_WHAT YOU SHOULD DO_
Reproduce every one of the following entries line for line, without any alteration.

── GIVEN RECORDS ──

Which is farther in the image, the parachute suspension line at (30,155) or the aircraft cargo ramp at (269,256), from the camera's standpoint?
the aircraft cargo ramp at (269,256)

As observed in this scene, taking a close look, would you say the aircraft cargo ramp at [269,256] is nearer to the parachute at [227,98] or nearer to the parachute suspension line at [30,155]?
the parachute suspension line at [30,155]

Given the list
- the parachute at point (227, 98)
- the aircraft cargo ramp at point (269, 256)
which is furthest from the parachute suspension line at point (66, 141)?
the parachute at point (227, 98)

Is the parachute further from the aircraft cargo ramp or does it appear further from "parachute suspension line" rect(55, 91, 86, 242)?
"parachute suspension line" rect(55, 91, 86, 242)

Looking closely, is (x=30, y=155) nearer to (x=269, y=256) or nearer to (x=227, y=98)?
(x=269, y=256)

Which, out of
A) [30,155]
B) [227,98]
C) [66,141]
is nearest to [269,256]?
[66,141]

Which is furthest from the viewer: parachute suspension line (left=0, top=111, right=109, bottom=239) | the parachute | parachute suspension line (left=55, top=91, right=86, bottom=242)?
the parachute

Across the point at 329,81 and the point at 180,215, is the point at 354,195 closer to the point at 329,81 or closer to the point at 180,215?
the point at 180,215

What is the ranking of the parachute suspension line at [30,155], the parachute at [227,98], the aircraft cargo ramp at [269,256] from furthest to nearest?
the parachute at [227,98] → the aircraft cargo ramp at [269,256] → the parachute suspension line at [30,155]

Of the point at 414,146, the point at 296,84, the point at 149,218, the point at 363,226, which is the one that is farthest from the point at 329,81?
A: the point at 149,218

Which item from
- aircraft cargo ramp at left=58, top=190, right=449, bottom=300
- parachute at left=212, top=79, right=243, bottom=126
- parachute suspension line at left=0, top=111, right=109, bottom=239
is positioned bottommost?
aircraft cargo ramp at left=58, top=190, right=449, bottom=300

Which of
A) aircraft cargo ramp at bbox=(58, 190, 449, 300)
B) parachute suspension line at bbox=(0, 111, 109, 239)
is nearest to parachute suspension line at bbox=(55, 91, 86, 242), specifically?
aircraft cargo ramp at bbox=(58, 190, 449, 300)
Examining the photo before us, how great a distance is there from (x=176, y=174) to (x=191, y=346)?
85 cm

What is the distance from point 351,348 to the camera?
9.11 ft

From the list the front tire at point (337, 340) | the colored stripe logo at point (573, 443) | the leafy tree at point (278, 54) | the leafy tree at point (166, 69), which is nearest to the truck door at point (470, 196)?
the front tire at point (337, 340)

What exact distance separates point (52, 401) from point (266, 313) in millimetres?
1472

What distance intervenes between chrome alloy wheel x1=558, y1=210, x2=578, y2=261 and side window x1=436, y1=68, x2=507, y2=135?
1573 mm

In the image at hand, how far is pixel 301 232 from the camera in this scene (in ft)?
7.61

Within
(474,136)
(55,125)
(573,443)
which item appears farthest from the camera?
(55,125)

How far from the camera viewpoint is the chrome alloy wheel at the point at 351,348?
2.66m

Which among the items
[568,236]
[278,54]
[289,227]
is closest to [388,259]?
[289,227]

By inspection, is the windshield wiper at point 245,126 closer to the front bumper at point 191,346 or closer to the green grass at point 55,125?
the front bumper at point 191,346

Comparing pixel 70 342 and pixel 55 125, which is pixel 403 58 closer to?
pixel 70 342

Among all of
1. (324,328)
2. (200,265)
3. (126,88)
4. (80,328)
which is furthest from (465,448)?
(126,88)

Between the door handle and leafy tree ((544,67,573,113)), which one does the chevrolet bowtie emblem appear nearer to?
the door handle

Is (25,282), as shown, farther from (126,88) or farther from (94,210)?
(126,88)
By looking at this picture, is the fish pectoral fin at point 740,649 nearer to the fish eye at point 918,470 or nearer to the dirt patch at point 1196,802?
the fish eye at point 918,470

───

_CORRECT ANSWER_
Which is farther in the image, the parachute suspension line at (30,155) or the aircraft cargo ramp at (269,256), from the camera's standpoint?
the aircraft cargo ramp at (269,256)

As observed in this scene, taking a close look, would you say the aircraft cargo ramp at [269,256] is nearer to the parachute at [227,98] or nearer to the parachute suspension line at [30,155]?
the parachute suspension line at [30,155]

Given the list
- the parachute at point (227, 98)
- the aircraft cargo ramp at point (269, 256)
which is furthest from the parachute suspension line at point (66, 141)?
the parachute at point (227, 98)

Is the parachute further from the aircraft cargo ramp or does it appear further from "parachute suspension line" rect(55, 91, 86, 242)?
"parachute suspension line" rect(55, 91, 86, 242)

Looking closely, is (x=30, y=155) nearer to (x=269, y=256) or nearer to (x=227, y=98)?
(x=269, y=256)

Which, out of
A) [30,155]
B) [227,98]
C) [66,141]
is nearest to [269,256]?
[66,141]

Which is furthest from the viewer: parachute suspension line (left=0, top=111, right=109, bottom=239) | the parachute | parachute suspension line (left=55, top=91, right=86, bottom=242)?
the parachute

Across the point at 329,81 and the point at 180,215, is the point at 354,195 closer to the point at 329,81 or closer to the point at 180,215?
the point at 180,215

What is the ranking of the parachute suspension line at [30,155], the parachute at [227,98], the aircraft cargo ramp at [269,256] from furthest to nearest?
the parachute at [227,98] → the aircraft cargo ramp at [269,256] → the parachute suspension line at [30,155]

Of the point at 414,146, the point at 296,84, the point at 149,218, the point at 363,226, which is the one that is farthest from the point at 329,81?
A: the point at 149,218

Which item from
- aircraft cargo ramp at left=58, top=190, right=449, bottom=300
- parachute at left=212, top=79, right=243, bottom=126
- parachute suspension line at left=0, top=111, right=109, bottom=239
is positioned bottommost?
aircraft cargo ramp at left=58, top=190, right=449, bottom=300

Which of
A) aircraft cargo ramp at bbox=(58, 190, 449, 300)
B) parachute suspension line at bbox=(0, 111, 109, 239)
is nearest to parachute suspension line at bbox=(55, 91, 86, 242), specifically?
aircraft cargo ramp at bbox=(58, 190, 449, 300)
Examining the photo before us, how great a distance is there from (x=176, y=174) to (x=191, y=346)?
85 cm

What is the distance from point 351,348 to the camera?
9.11 ft

From the list the front tire at point (337, 340) | the colored stripe logo at point (573, 443) | the leafy tree at point (278, 54) | the leafy tree at point (166, 69), which is nearest to the truck door at point (470, 196)?
the front tire at point (337, 340)

What exact distance separates point (52, 401) from point (266, 313) in millimetres?
1472

What distance intervenes between chrome alloy wheel x1=558, y1=210, x2=578, y2=261 and side window x1=436, y1=68, x2=507, y2=135?
1573 mm

In the image at hand, how far is pixel 301 232 from the camera in this scene (in ft)?
7.61

Within
(474,136)
(55,125)
(573,443)
which item appears farthest from the camera?
(55,125)

How far from the camera viewpoint is the chrome alloy wheel at the point at 351,348?
2.66m

Which among the items
[568,236]
[278,54]
[289,227]
is closest to [388,259]?
[289,227]

By inspection, is the windshield wiper at point 245,126 closer to the front bumper at point 191,346 or closer to the green grass at point 55,125?
the front bumper at point 191,346

Comparing pixel 70 342 and pixel 55 125, which is pixel 403 58 closer to?
pixel 70 342

Among all of
1. (324,328)
2. (200,265)
3. (126,88)
4. (80,328)
which is furthest from (465,448)?
(126,88)

Between the door handle and leafy tree ((544,67,573,113)), which one does the chevrolet bowtie emblem appear nearer to?
the door handle

Is (25,282), as shown, farther from (126,88) or farther from (94,210)?
(126,88)
By looking at this picture, is the fish pectoral fin at point 740,649 nearer to the fish eye at point 918,470 or nearer to the dirt patch at point 1196,802?
the fish eye at point 918,470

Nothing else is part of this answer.